Die bulgarischen Tolstoisten werden auch mit dem Geheimnis des Todes des genialen russischen Schriftstellers in Verbindung gebracht. Der alte Leo Tolstoi beschloss 1910, sich endgültig von den Fesseln der familiären und sozialen Konventionen frei zu machen. In einer kalten Oktobernacht verließ er heimlich das Gut und machte sich auf einen langen Weg. Seine Biographen behaupten, dass er in Odessa ein Schiff besteigen und nach Bulgarien reisen wollte, wo ihn seine Anhänger erwarteten. Er wurde aber krank und starb am Morgen des 7. November 1910.

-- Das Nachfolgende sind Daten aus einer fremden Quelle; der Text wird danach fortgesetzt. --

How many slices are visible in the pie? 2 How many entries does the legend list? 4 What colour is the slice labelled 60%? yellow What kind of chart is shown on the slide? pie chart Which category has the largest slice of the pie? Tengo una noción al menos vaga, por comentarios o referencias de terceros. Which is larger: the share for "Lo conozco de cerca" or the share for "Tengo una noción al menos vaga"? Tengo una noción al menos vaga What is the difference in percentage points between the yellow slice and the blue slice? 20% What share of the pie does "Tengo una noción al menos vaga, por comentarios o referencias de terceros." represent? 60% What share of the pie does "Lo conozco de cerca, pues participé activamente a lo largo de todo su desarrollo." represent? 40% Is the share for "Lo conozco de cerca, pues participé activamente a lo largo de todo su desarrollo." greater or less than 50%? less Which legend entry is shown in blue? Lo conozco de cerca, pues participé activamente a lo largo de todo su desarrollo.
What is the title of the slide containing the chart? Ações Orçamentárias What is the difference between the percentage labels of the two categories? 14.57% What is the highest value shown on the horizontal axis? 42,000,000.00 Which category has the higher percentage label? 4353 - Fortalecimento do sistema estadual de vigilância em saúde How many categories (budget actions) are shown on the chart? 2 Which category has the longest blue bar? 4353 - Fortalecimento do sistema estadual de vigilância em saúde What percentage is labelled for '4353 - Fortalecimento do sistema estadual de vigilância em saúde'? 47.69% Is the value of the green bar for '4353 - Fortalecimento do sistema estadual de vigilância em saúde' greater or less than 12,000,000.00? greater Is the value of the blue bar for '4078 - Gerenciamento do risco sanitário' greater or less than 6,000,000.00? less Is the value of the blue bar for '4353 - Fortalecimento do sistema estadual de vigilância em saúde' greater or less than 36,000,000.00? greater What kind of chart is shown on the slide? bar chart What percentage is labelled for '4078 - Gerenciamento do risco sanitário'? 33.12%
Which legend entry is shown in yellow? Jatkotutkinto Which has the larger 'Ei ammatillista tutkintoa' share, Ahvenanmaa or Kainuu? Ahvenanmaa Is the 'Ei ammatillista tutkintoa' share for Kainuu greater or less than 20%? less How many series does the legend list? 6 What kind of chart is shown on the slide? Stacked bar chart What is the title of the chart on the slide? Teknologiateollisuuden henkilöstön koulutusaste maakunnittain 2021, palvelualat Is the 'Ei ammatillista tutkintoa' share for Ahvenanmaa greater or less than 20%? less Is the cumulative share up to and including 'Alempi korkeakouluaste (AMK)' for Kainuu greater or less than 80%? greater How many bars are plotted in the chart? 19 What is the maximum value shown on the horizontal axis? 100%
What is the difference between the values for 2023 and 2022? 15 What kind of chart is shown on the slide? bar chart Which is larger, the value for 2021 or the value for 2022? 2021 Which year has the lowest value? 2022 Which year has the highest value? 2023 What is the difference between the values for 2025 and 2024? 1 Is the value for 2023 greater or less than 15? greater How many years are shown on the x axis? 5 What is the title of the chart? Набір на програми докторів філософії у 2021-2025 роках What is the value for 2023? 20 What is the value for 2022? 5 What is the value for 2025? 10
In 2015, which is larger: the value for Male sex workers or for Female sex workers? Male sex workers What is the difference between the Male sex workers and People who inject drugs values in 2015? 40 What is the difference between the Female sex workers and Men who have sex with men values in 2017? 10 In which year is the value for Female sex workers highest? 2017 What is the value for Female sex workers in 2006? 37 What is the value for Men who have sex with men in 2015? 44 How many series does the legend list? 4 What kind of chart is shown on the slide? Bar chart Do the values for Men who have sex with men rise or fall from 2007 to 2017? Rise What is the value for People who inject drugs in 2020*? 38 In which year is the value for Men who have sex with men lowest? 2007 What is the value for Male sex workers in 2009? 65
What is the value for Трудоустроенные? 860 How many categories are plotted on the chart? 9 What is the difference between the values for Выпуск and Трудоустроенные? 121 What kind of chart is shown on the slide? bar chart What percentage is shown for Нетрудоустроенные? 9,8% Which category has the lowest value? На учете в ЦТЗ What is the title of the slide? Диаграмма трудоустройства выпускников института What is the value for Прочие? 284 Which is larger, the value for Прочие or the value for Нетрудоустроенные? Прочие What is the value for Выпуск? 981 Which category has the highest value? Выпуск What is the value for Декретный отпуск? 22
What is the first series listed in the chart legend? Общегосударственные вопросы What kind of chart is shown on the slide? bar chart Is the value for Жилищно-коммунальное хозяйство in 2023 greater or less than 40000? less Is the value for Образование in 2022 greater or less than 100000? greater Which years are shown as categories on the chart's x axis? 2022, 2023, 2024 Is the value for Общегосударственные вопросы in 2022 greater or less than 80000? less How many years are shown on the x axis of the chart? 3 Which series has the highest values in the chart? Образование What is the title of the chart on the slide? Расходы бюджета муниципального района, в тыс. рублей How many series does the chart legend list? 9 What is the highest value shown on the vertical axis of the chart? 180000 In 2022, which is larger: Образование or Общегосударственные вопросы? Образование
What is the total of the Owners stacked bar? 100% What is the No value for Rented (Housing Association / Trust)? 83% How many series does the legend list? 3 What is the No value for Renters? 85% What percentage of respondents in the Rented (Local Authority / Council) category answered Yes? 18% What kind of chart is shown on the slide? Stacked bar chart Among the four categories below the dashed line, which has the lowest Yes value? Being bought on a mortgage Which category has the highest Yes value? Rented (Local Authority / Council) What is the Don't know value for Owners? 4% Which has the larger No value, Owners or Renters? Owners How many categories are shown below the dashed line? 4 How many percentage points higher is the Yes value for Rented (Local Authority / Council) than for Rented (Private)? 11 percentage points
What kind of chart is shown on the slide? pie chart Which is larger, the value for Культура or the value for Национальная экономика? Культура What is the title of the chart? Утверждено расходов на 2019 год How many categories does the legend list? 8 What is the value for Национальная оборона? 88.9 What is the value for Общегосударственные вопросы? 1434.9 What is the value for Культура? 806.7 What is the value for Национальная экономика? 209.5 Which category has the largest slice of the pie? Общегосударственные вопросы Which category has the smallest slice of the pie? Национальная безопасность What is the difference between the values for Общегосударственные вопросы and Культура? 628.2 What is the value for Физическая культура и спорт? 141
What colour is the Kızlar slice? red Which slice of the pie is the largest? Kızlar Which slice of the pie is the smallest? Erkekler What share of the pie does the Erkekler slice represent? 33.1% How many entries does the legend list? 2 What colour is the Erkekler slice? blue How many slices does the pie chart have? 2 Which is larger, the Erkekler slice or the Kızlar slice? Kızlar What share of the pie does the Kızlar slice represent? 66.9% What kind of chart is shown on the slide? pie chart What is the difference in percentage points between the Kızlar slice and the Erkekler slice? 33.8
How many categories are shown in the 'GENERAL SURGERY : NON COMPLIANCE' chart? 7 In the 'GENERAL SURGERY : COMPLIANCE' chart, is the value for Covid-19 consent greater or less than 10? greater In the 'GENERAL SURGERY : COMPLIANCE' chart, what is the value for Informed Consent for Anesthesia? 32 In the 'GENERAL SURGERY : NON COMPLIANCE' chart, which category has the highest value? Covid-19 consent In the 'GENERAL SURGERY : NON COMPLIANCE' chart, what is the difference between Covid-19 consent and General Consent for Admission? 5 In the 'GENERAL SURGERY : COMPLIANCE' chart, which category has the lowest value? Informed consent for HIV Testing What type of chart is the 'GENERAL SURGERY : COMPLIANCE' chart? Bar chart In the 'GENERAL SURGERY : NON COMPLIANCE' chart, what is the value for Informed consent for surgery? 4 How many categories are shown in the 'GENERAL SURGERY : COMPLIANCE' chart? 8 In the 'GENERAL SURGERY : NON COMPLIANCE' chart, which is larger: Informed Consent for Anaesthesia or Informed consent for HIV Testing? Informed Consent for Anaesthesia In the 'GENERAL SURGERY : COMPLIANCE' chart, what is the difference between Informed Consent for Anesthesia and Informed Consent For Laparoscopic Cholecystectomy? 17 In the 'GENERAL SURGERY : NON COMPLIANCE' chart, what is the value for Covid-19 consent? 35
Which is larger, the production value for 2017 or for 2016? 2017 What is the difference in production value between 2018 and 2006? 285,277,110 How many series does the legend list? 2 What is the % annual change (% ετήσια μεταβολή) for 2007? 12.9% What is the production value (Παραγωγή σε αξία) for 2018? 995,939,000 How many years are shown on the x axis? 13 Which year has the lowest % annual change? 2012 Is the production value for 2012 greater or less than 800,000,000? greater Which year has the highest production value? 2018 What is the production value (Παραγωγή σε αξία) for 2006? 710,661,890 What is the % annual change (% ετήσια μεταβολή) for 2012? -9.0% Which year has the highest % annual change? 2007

Den Tolstoisten und ihrer Kolonie in Jasna Poljana ist die museale Sammlung im Kulturhaus des Dorfes gewidmet, das in der Nähe des Erholungsheimes liegt, in dem viele Mitarbeiter des Bulgarischen Nationalen Rundfunks am Meer Urlaub machen. Das Museum im Dorf Jasna Poljana besitzt die reichste Sammlung tolstoistischer Literatur und flache und 3D Bilder zum Leben von Leo Tolstoi und seiner Familie. Im Museum kann auch ein Federhalter bewundert werden, der eine Feder aus dem Holz der Äpfelbäume aus dem Garten von Tolstoi hat. Bis heute spricht man im Dorf mit Verehrung und Begeisterung von den jungen Tolstoisten, die das Leben im Dorf verändert haben.